I mean, there have always been bad games. There were bad games for the NES:
https://en.wikipedia.org/wiki/List_of_Nintendo_Entertainment_System_games
It’s just that the ones on that list that people remember are the few that someone would still be playing forty years later, the really exceptional ones. Typically, if someone in 2025 is thinking of an older game, they’re thinking about the best of the best from that time period.
I’ve seen arguments that a lot of “the good old days” mindset for many things comes from survivorship bias.
https://en.wikipedia.org/wiki/Survivorship_bias
Survivorship bias or survival bias is the logical error of concentrating on entities that passed a selection process while overlooking those that did not. This can lead to incorrect conclusions because of incomplete data.

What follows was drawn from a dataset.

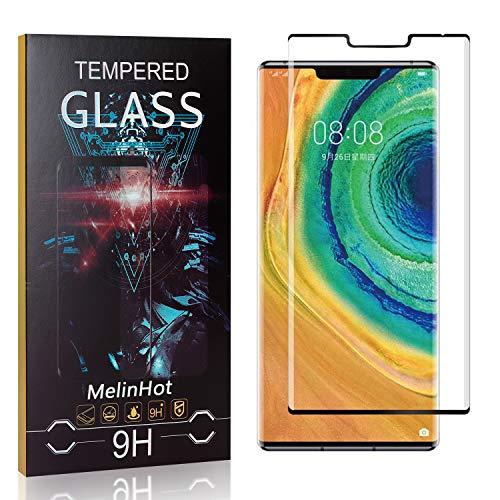MelinHot Verre Trempé pour Huawei Mate 30 Pro, 3D Touch Ultra Résistant Protection en Verre Trempé Écran pour Huawei Mate 30 Pro, sans Traces de Doigts, 4 Pièces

Survivorship bias is a form of selection bias that can lead to overly optimistic beliefs because multiple failures are overlooked, such as when companies that no longer exist are excluded from analyses of financial performance. It can also lead to the false belief that the successes in a group have some special property, rather than just coincidence as in correlation “proves” causality.
In architecture, for example:
Just as new buildings are being built every day and older structures are constantly torn down, the story of most civil and urban architecture involves a process of constant renewal, renovation, and revolution. Only the most beautiful, useful, and structurally sound buildings survive from one generation to the next. This creates a selection effect where the ugliest and weakest buildings of history have been eradicated (disappearing from public view, leaving the visible impression that all earlier buildings were more beautiful and better built).